WHAT YOU SHOULD DO:
Take the line that contains "Is the ocean" as the first and the last line of the material as the final one; set down exactly the lines in that span.

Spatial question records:
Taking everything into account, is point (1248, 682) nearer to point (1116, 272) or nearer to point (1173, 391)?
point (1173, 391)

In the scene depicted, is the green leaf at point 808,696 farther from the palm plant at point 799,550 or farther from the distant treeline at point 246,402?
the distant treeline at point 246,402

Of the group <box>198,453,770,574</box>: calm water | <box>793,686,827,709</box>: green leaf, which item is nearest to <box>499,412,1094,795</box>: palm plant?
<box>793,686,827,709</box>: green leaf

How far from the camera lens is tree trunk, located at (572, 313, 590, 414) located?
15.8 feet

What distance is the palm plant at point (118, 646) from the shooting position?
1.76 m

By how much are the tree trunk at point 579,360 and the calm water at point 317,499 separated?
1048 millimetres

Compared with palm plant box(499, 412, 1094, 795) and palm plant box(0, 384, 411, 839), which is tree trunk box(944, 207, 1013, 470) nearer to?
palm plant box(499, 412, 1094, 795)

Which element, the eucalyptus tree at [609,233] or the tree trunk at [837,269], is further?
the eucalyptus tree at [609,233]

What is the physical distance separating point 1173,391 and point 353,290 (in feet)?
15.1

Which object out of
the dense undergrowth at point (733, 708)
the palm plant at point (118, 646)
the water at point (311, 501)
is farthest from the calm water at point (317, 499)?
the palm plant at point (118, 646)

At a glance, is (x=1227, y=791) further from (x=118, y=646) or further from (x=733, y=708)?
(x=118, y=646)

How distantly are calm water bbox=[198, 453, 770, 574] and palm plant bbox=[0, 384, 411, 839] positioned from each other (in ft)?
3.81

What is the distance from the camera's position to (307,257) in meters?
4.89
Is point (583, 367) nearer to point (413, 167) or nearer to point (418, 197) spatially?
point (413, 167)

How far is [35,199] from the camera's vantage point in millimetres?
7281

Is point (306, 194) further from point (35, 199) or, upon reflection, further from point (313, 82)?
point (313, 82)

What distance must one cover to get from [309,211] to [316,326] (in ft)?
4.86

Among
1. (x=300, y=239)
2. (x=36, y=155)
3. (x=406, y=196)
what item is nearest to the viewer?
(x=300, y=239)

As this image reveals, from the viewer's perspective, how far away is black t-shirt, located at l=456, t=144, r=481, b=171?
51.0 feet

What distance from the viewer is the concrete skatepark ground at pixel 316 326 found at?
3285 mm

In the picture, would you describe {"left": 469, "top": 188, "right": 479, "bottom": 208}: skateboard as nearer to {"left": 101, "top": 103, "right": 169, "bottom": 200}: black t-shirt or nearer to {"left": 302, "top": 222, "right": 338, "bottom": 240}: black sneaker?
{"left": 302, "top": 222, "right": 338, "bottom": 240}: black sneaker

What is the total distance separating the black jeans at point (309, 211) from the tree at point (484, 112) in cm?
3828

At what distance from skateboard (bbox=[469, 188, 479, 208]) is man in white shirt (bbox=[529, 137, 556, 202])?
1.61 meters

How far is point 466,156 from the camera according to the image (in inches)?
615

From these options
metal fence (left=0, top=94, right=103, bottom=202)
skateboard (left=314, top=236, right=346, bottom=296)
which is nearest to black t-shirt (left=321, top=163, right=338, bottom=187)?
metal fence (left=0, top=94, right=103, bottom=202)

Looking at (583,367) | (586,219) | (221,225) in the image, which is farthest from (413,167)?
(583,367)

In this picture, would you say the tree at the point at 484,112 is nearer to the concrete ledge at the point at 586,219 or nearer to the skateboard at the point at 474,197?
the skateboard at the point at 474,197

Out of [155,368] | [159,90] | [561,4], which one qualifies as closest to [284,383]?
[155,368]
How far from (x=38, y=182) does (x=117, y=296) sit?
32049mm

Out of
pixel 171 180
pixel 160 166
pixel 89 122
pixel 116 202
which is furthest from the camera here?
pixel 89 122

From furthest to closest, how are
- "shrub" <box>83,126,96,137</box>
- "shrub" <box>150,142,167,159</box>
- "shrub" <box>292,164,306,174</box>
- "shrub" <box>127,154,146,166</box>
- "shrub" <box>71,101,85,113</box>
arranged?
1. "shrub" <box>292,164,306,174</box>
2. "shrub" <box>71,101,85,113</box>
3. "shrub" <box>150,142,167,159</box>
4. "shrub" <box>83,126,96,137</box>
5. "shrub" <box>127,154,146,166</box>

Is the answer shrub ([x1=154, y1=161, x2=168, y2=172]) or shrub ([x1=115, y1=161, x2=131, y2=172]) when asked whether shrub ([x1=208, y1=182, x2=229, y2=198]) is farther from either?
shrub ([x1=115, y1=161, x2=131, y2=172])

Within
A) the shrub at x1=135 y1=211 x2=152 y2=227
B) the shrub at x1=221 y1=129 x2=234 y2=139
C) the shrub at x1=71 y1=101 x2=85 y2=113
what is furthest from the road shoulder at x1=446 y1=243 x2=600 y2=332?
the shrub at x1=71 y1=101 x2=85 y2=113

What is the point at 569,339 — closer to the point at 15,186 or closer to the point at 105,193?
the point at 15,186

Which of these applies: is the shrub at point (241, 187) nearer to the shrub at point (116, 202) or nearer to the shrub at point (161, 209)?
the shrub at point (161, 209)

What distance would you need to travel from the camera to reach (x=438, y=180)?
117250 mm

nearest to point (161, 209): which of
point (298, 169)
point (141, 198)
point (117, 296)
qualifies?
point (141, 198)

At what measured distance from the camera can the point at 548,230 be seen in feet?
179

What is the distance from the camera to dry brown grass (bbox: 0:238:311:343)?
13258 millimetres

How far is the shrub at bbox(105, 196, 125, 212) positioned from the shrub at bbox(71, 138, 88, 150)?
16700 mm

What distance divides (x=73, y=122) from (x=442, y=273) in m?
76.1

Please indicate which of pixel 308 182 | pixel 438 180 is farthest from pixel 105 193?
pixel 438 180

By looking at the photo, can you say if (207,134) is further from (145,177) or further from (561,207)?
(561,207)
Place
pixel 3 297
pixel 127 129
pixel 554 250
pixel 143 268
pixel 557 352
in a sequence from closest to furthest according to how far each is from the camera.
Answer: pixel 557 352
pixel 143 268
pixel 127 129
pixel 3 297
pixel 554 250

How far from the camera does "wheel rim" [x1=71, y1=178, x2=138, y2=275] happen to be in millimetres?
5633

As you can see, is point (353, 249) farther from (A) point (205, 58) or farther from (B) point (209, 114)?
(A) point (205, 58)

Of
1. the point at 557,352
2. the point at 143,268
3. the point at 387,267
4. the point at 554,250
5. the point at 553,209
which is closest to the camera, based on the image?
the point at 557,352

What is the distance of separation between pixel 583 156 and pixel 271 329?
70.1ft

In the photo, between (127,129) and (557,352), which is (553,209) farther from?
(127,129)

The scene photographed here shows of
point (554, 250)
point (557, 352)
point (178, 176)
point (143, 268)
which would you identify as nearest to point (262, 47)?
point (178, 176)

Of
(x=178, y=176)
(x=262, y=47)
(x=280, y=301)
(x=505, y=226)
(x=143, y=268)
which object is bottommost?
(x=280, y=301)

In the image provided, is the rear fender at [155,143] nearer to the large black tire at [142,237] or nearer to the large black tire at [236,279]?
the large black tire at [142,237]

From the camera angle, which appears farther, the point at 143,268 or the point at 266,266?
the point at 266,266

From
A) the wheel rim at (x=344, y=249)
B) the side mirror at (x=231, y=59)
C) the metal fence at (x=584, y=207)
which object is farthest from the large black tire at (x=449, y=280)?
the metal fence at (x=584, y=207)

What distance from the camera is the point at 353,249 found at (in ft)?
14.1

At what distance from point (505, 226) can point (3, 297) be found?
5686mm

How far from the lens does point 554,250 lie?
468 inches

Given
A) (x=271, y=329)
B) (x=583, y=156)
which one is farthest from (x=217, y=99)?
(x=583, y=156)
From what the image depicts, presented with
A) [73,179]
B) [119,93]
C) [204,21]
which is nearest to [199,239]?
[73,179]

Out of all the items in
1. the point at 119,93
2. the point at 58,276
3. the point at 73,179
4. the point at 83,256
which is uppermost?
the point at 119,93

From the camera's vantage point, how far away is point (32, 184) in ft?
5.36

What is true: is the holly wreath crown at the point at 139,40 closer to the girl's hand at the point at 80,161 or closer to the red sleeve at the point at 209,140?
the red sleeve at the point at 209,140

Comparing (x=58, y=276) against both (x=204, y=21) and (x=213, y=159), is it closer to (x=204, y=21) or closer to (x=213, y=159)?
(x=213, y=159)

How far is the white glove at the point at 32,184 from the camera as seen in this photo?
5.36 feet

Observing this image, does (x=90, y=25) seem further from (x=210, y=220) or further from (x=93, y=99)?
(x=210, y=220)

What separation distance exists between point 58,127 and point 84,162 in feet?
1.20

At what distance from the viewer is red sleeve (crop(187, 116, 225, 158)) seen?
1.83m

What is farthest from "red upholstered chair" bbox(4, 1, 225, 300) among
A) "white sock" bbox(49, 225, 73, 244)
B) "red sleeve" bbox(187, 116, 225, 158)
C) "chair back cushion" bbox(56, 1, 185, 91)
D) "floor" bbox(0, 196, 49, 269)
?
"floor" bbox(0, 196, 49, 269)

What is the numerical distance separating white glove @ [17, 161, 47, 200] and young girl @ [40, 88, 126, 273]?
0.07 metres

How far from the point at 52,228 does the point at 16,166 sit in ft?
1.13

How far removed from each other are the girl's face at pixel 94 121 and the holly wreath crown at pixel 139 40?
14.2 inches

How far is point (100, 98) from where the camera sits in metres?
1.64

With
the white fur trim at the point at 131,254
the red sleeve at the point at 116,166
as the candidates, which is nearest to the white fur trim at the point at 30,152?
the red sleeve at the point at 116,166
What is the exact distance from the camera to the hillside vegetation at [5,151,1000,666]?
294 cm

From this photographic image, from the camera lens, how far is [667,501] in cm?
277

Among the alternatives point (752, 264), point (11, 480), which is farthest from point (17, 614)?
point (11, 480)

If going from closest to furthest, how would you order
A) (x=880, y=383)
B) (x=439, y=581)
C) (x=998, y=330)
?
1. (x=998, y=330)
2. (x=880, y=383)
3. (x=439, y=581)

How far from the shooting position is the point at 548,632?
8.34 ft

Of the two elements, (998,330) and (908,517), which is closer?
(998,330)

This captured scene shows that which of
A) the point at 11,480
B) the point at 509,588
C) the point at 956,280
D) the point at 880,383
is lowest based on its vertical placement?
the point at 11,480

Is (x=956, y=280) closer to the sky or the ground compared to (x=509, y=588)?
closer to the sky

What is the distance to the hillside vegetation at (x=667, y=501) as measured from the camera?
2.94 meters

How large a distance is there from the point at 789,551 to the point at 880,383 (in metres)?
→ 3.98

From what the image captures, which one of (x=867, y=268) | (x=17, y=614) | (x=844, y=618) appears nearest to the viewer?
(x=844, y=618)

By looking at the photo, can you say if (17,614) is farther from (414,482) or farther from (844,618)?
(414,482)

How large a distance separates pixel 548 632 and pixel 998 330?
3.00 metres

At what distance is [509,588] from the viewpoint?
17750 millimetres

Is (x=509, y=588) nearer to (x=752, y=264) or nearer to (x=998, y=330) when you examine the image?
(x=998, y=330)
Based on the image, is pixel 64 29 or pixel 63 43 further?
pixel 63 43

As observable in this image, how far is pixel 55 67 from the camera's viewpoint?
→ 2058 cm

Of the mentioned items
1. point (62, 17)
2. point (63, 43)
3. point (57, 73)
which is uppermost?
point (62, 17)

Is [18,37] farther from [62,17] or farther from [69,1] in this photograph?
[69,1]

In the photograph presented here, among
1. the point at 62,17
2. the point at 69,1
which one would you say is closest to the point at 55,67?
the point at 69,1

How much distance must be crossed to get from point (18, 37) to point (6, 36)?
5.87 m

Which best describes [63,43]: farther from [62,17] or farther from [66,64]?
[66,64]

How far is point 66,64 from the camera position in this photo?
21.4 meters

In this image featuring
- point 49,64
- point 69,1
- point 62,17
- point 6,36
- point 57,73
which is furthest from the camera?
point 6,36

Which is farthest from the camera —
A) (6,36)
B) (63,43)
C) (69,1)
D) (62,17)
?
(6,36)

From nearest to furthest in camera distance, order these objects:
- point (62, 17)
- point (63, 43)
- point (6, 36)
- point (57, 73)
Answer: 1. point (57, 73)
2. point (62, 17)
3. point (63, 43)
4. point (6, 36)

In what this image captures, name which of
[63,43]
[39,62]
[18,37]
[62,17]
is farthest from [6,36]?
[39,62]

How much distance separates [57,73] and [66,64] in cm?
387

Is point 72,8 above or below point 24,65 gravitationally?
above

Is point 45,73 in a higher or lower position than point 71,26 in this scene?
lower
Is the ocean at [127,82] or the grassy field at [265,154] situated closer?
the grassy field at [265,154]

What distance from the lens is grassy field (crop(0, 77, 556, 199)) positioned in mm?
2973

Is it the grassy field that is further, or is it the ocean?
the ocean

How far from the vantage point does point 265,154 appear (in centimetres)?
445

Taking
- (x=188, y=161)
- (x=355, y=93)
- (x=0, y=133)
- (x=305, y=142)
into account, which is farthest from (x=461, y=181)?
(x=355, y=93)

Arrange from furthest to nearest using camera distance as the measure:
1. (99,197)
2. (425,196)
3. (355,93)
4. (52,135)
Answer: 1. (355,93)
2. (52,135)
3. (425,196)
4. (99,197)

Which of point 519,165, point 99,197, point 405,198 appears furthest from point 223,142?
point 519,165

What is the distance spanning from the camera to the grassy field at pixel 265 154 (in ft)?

CORRECT RESPONSE:
Is the ocean at [127,82] or the grassy field at [265,154] situated closer?
the grassy field at [265,154]

What distance from the lens is grassy field (crop(0, 77, 556, 199)) positioned in mm?
2973

Is it the grassy field that is further, or is it the ocean?
the ocean

How far from the vantage point does point 265,154 appear (in centimetres)?
445

Taking
- (x=188, y=161)
- (x=355, y=93)
- (x=0, y=133)
- (x=305, y=142)
into account, which is farthest from (x=461, y=181)?
(x=355, y=93)

Arrange from furthest to nearest using camera distance as the measure:
1. (99,197)
2. (425,196)
3. (355,93)
4. (52,135)
Answer: 1. (355,93)
2. (52,135)
3. (425,196)
4. (99,197)

Which of point 519,165, point 99,197, point 405,198 appears furthest from point 223,142?
point 519,165

What is the distance spanning from the camera to the grassy field at pixel 265 154 (in ft)?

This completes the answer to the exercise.